With a rapidly rising support level converging with a hard ceiling of just over $4 a share, it appeared as though something had to give for small-cap biopharmaceutical company Cell Therapeutics (CTIC) and Monday appeared to be that day of reckoning. Shares fell as much as 21 percent before rebounding sharply, but losses remained over 7.25 percent into the early afternoon.
Cell Therapeutics had developed a resistance level just over $4 in mid-January that was sloping downward slightly, and a sharply rising support level that formed in mid-December was rushing to meet it. The support level had been moving in tandem with the 20-day SMA since late February. This sort of chart pattern would indicate a breakout was coming, and, unfortunately for Cell Therapeutics investors, it appears to have been a negative one.
The stock passed through both its 20-day and 50-day SMA from above during its hard sell-off that bottomed out just after 10:40 am ET.
Without any news items or clear fundamental motivations apparent, it’s possible that the primary factors driving this sell-off were technical. However, also potentially contributing to the drop is a rash of insider sales over the last month, the most notable of which was CEO James A. Bianco’s shedding 395,000 shares at an average price of $3.83 apiece on Friday. However, given that the sale netted just over $1.5 million, it’s hard to view this transaction as moving the needle significantly.
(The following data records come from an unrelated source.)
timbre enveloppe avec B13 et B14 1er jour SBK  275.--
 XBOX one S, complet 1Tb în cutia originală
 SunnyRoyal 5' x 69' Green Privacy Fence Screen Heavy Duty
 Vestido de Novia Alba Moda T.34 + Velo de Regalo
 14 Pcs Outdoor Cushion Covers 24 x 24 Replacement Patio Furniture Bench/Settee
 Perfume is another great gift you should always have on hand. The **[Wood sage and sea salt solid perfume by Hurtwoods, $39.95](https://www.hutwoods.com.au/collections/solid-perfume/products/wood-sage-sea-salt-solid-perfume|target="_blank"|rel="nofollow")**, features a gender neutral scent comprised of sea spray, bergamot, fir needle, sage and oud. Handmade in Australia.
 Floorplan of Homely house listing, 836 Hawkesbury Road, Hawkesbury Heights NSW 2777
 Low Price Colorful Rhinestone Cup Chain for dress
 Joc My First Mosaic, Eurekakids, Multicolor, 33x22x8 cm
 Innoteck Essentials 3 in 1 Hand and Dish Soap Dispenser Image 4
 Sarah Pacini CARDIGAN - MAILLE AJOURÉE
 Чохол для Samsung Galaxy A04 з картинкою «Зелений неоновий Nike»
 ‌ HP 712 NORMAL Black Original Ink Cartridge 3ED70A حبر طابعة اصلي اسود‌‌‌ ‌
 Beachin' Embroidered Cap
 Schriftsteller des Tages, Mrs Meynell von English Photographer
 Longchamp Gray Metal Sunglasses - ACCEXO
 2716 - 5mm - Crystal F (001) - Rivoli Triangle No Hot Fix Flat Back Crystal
Its been a wild ride for Cell, which had more than tripled in value over the last year prior to Monday’s plunge. The company has been riding high since last fall on the progress of its drug for treating blood disorder myelofibrosis, pacritinib. Cell and the FDA agreed on the design for a 300-patient, 24-week Phase-III study in October.
Pacritinib is a kinase inhibitor that treats patients by affecting mutations caused by myelofibrosis. From the company’s website:
“Pacritinib is an oral, once daily, selective tyrosine kinase inhibitor (TKI) with activity against two important activating mutations: Janus Associated Kinase 2 (JAK2) and FMS-like tyrosine kinase 3 (FLT3). JAK2 is implicated in myeloproliferative neoplasms (MPN), leukemia and lymphoma, while FLT3 is a commonly mutated gene found in patients with acute myeloid leukemia (AML) and lymphoma.”